* **What to do**
Copy out every line of the material below word for word, with no changes.
[Input for this task start]
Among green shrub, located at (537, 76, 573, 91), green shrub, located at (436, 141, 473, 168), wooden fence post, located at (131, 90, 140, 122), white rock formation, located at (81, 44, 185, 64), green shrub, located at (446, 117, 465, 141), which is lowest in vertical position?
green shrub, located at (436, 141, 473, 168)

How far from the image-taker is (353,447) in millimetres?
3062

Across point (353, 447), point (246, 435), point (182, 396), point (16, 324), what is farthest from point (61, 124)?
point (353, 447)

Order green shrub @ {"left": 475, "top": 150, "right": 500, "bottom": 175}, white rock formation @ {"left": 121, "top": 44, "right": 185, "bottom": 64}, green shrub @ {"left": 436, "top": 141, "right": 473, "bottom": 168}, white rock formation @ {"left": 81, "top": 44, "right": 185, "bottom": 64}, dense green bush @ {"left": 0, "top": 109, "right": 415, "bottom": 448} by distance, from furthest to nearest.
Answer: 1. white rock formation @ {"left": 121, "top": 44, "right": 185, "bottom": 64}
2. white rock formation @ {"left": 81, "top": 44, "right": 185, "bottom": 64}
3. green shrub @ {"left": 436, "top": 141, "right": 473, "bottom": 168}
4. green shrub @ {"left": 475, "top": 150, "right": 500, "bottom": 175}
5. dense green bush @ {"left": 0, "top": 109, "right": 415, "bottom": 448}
[Input for this task end]
* **Exercise output**
Among green shrub, located at (537, 76, 573, 91), green shrub, located at (436, 141, 473, 168), wooden fence post, located at (131, 90, 140, 122), white rock formation, located at (81, 44, 185, 64), green shrub, located at (446, 117, 465, 141), which is lowest in vertical position?
green shrub, located at (436, 141, 473, 168)

How far from the image-taker is (353,447) in millimetres?
3062

Across point (353, 447), point (246, 435), point (182, 396), point (16, 324), what is farthest from point (61, 124)?
point (353, 447)

Order green shrub @ {"left": 475, "top": 150, "right": 500, "bottom": 175}, white rock formation @ {"left": 121, "top": 44, "right": 185, "bottom": 64}, green shrub @ {"left": 436, "top": 141, "right": 473, "bottom": 168}, white rock formation @ {"left": 81, "top": 44, "right": 185, "bottom": 64}, dense green bush @ {"left": 0, "top": 109, "right": 415, "bottom": 448} by distance, from furthest to nearest.
Answer: 1. white rock formation @ {"left": 121, "top": 44, "right": 185, "bottom": 64}
2. white rock formation @ {"left": 81, "top": 44, "right": 185, "bottom": 64}
3. green shrub @ {"left": 436, "top": 141, "right": 473, "bottom": 168}
4. green shrub @ {"left": 475, "top": 150, "right": 500, "bottom": 175}
5. dense green bush @ {"left": 0, "top": 109, "right": 415, "bottom": 448}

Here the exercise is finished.